課題文 =>
東海北陸道に関する抜粋から、「過去、東海北陸道は無駄とバッシングを喰らう!」で始まり「最悪の数字となっていました。」に至るまでの部分を、一字一句違えずに書き写してください。

抜粋本文 =>

--

そして初開通から20年ちょっと経った2008年に、最後の未開通区間であった「飛騨清見インター」から「白川郷インター」間が開通し、北陸と東海地方の最短直通ルートが完成しました。
この道が全通して以降、北陸道や上信越道周りで迂回して南北を結んでいた物流トラックや高速バスが、新たなルートである東海北陸道を選択したり、高山や白川郷、五箇山、下呂といった沿線の観光地を訪れる観光客が増加したりと、この辺りの地域を結ぶ大動脈として、経済に大きく貢献している道と言えます。
特に冬場は雪質が売りのスキー場が沿線に多数存在していることから、東海や関西からウィンタースポーツを楽しみに来た利用者で、非常に混雑する道なんだそうです。
特に白川郷や五箇山の合掌造りは鉄道も通っておらず、東海北陸道の開通前はかなりアクセスの悪い世界遺産でしたから、個人的には日本全国様々な高速道路が存在している中でも、開通の効果はかなり高い道であったと思います。
過去、東海北陸道は無駄とバッシングを喰らう!
開通効果が高くて利用も伸びているなら、金食い虫ていうより無視優秀な稼ぎ手だと、今では言えますが、かつてはお金ばっかり掛かる「無駄」の代名詞として嫌われていました。
確かに東海北陸道は、ルート的には日本列島を南北に貫き、地理的にも文化的にも近しい存在であった東海地方と北陸地方をダイレクトに結ぶ道です。
北陸地方から関西方面へは高速道路も鉄道幹線も整備されており、アクセスが比較的容易であった一方、東海地方へは、一般国道と名ばかり本線のローカル線しか存在しておらず、遠回りをするか貧弱な交通ルートを使うかという、悩ましい選択を迫られていました。
実は東海北陸道は、総工費が1兆2190億円かかっているんです。
実をいうとこの費用は当初の予想から大きく膨らんだ数字で、世間の反応は冷たく、マスコミからも多くの非難を浴びました。
更に2000年代初頭は、時の政権が道路公団の民営化を進めていた時期であり、国会でも「不要で無駄な高速道路」としてやり玉にあげられ、いらない交通事業の代名詞ともなってしまいました。
ルート的には需要がかなり見込めるし、多少は費用が掛かっても一概に無駄とは断言できないでしょう。
しかしながら、東海北陸道が最も非難を浴びていたのは2000年代初頭で、当時はまだまだ開通区間も少なく、交通量も今と比べるとかなり少ない数字になっていました。
最も交通量の多い岐阜から一宮あたりの区間で1日3万台程度、一番利用率が低い区間では一日で僅か2000台程度の利用しかないという厳しい状況でした。
2000台なので一時間に83台なので、1分間に1台ちょっとしか来ない計算になります。
こういった状況から、この頃の東海北陸道は営業係数が224と、全国の高速道路の中で最悪の数字となっていました。
主に鉄道やバスで使われる指標なのですが、100円稼ぐのにどれだけの費用が必要かというのを表す指数となっています。
つまり営業係数だと、100円の収益を得るのに224円の費用が掛かっている状態だということなので、赤字です。
民営化の為に高速道路の赤字を圧縮しようとしている最中で、営業成績が全国ワーストとなれば、議論の題材として使われるのは避けられないでしょう。

--

(場面質問の記録)
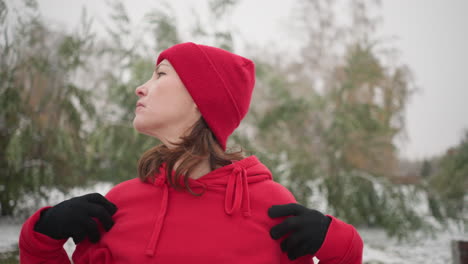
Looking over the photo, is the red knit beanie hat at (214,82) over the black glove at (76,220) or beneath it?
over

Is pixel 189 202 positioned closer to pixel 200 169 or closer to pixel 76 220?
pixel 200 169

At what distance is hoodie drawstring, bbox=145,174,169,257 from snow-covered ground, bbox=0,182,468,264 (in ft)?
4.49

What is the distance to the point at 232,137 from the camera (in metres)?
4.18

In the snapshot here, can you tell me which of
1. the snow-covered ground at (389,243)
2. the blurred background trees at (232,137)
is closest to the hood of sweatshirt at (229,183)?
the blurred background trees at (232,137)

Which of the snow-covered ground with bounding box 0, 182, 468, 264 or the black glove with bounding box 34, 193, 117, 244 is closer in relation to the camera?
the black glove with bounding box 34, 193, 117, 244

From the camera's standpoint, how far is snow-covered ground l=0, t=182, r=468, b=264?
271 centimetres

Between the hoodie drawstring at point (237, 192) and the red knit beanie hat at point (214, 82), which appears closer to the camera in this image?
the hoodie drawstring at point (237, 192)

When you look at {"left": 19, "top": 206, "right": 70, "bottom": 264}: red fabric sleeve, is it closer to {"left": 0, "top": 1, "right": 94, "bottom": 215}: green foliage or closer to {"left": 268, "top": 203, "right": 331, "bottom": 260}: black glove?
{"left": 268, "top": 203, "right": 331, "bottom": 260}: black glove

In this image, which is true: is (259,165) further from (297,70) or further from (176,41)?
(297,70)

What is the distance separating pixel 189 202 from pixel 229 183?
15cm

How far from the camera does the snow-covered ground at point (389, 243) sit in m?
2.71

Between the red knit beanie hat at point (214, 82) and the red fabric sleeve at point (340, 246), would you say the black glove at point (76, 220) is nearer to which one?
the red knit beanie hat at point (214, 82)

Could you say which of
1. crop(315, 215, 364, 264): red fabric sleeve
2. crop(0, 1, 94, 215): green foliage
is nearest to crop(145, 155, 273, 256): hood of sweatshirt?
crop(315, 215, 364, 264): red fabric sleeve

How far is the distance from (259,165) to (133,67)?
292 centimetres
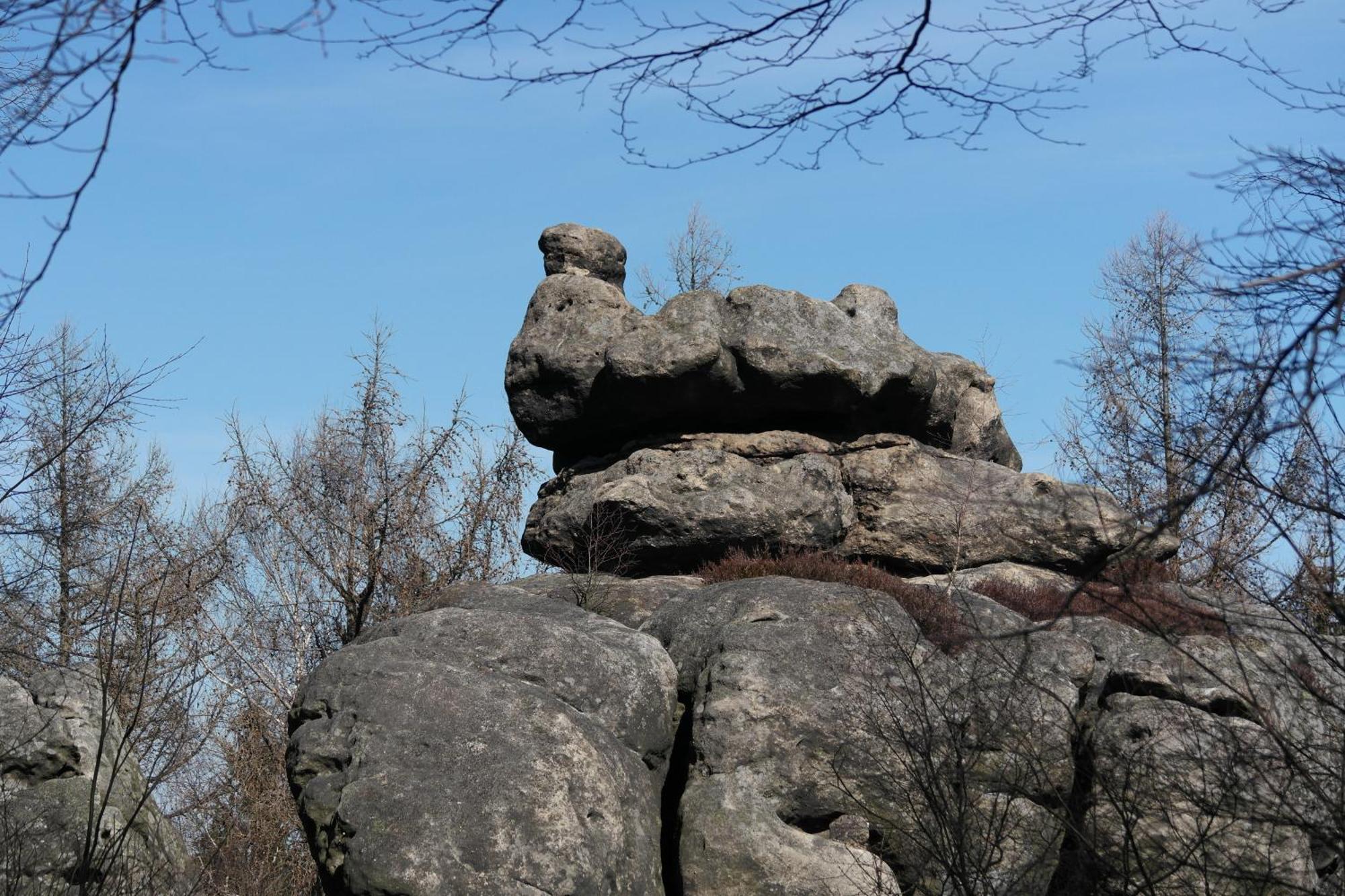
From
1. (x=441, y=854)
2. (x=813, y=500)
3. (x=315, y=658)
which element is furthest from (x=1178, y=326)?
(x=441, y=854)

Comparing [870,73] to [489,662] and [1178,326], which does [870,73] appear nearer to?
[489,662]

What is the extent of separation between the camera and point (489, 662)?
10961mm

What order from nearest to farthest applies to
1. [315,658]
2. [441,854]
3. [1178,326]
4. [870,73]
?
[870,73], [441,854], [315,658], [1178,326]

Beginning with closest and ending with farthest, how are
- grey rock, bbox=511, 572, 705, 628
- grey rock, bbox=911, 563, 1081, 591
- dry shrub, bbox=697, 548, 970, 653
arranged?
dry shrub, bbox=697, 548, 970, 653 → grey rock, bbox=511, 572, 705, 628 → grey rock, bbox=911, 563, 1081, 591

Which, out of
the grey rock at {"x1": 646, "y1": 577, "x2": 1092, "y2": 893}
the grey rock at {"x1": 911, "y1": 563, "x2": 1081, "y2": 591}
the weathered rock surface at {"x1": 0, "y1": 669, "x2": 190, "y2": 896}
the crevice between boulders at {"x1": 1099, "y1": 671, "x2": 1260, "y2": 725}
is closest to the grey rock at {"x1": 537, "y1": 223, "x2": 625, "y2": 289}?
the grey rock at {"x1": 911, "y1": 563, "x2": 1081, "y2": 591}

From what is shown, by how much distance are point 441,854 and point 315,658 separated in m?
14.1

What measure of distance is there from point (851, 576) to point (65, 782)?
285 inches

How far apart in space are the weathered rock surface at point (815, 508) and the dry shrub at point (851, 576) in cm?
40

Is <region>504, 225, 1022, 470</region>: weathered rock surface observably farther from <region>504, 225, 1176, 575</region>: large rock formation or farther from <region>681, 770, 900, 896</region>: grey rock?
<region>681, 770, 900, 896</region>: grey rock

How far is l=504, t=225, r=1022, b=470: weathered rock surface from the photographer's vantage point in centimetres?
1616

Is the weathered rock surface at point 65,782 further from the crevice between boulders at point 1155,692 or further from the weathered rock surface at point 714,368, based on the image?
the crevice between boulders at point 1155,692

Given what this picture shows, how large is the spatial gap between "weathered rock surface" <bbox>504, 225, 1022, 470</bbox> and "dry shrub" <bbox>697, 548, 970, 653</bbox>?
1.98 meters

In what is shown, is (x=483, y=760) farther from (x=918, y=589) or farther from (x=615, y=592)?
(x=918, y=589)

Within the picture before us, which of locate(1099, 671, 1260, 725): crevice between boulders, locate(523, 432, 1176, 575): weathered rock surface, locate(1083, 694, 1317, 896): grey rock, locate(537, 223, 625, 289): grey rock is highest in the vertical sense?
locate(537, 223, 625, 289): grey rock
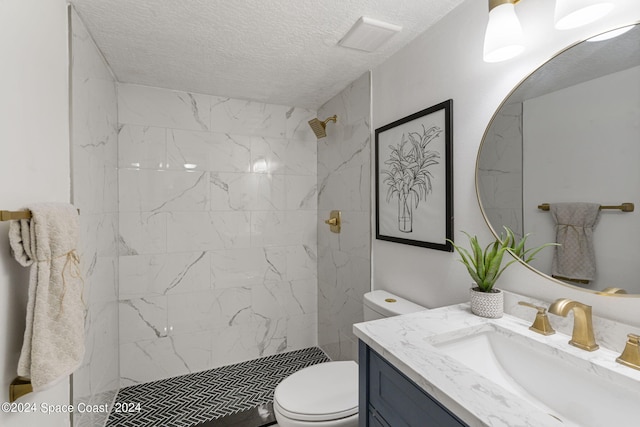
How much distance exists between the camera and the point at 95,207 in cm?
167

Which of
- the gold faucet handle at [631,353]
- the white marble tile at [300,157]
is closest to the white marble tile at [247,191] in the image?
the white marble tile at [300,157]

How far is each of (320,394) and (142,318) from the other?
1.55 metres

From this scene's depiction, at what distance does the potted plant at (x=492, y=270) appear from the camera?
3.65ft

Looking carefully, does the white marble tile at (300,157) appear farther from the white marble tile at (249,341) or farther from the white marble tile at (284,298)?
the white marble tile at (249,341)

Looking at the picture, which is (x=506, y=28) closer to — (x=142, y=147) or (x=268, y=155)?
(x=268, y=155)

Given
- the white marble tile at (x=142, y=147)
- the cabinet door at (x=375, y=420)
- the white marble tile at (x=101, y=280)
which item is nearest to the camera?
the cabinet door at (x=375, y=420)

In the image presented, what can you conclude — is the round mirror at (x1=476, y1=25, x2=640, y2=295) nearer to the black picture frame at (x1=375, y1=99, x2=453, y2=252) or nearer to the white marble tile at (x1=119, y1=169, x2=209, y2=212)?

--

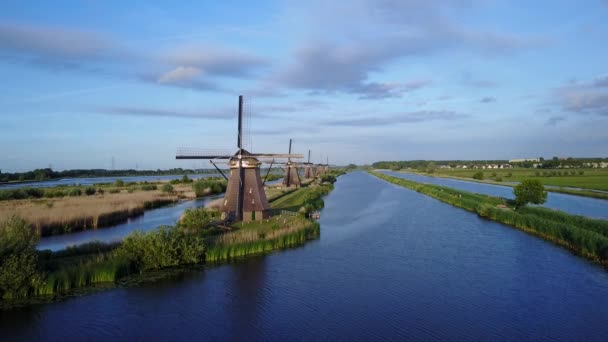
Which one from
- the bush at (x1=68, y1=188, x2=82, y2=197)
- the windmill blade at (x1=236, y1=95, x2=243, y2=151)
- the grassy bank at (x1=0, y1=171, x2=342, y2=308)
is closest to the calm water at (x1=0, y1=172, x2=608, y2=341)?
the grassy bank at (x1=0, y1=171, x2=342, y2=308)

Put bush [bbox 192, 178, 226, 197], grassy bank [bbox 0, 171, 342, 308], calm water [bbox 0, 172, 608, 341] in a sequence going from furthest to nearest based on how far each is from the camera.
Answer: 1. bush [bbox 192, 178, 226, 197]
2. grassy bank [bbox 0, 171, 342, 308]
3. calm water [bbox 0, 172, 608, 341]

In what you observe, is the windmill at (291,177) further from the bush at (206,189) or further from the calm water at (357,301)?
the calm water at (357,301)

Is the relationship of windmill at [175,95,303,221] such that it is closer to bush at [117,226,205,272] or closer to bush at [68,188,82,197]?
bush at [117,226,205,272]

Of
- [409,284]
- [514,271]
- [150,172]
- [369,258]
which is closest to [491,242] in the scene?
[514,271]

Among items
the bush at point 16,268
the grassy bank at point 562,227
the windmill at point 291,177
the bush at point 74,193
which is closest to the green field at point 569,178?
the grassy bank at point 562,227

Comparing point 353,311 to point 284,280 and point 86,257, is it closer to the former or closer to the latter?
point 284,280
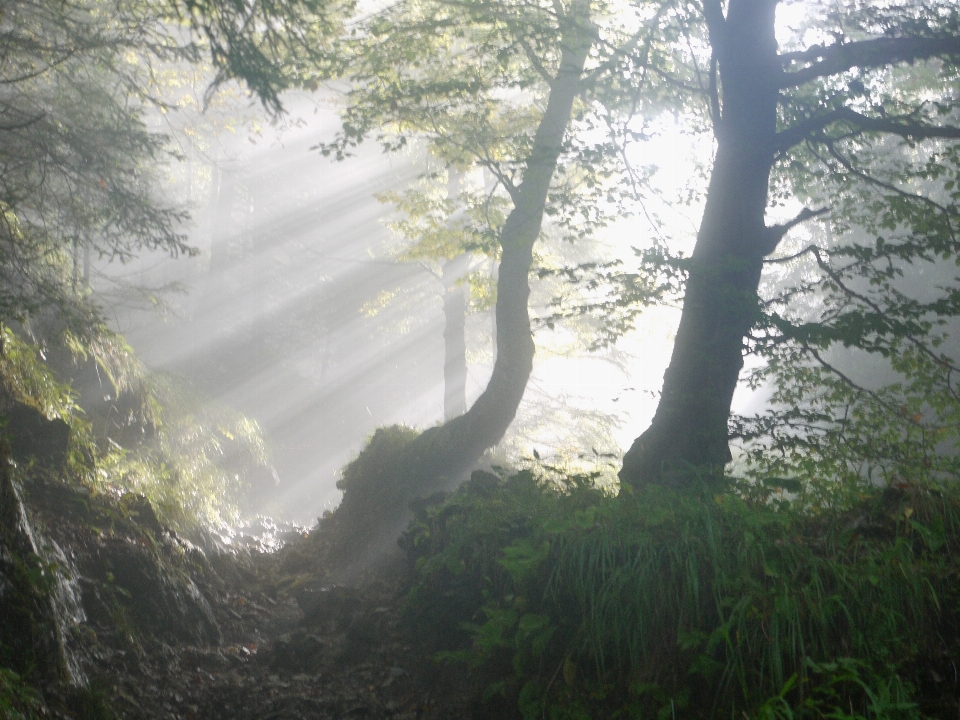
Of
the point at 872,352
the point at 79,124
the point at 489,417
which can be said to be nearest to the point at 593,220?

--

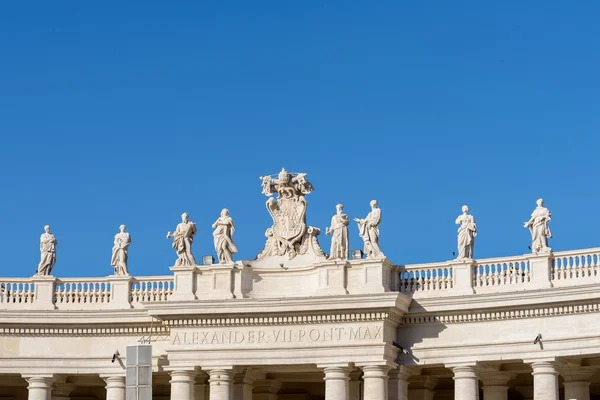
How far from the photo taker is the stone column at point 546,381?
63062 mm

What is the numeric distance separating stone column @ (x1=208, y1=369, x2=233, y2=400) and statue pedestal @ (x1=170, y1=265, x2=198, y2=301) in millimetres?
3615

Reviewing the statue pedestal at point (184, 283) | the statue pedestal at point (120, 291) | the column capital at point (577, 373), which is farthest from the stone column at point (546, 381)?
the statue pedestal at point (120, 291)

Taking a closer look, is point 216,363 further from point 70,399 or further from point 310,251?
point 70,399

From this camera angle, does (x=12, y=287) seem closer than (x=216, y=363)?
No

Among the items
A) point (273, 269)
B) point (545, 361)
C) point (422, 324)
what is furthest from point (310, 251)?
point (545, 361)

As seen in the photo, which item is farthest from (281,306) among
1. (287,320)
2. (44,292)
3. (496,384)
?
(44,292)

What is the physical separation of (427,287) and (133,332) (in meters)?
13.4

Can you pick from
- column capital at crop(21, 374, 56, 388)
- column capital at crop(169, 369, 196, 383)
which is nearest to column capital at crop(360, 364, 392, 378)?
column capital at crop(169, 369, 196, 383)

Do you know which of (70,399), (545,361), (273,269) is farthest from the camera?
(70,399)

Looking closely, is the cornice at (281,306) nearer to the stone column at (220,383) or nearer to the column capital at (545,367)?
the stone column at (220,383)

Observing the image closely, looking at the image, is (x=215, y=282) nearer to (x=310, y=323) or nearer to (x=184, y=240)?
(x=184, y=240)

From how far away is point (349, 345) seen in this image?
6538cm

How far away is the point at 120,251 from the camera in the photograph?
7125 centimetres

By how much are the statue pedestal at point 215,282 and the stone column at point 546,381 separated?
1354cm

--

回答 =>
過去、東海北陸道は無駄とバッシングを喰らう!
開通効果が高くて利用も伸びているなら、金食い虫ていうより無視優秀な稼ぎ手だと、今では言えますが、かつてはお金ばっかり掛かる「無駄」の代名詞として嫌われていました。
確かに東海北陸道は、ルート的には日本列島を南北に貫き、地理的にも文化的にも近しい存在であった東海地方と北陸地方をダイレクトに結ぶ道です。
北陸地方から関西方面へは高速道路も鉄道幹線も整備されており、アクセスが比較的容易であった一方、東海地方へは、一般国道と名ばかり本線のローカル線しか存在しておらず、遠回りをするか貧弱な交通ルートを使うかという、悩ましい選択を迫られていました。
実は東海北陸道は、総工費が1兆2190億円かかっているんです。
実をいうとこの費用は当初の予想から大きく膨らんだ数字で、世間の反応は冷たく、マスコミからも多くの非難を浴びました。
更に2000年代初頭は、時の政権が道路公団の民営化を進めていた時期であり、国会でも「不要で無駄な高速道路」としてやり玉にあげられ、いらない交通事業の代名詞ともなってしまいました。
ルート的には需要がかなり見込めるし、多少は費用が掛かっても一概に無駄とは断言できないでしょう。
しかしながら、東海北陸道が最も非難を浴びていたのは2000年代初頭で、当時はまだまだ開通区間も少なく、交通量も今と比べるとかなり少ない数字になっていました。
最も交通量の多い岐阜から一宮あたりの区間で1日3万台程度、一番利用率が低い区間では一日で僅か2000台程度の利用しかないという厳しい状況でした。
2000台なので一時間に83台なので、1分間に1台ちょっとしか来ない計算になります。
こういった状況から、この頃の東海北陸道は営業係数が224と、全国の高速道路の中で最悪の数字となっていました。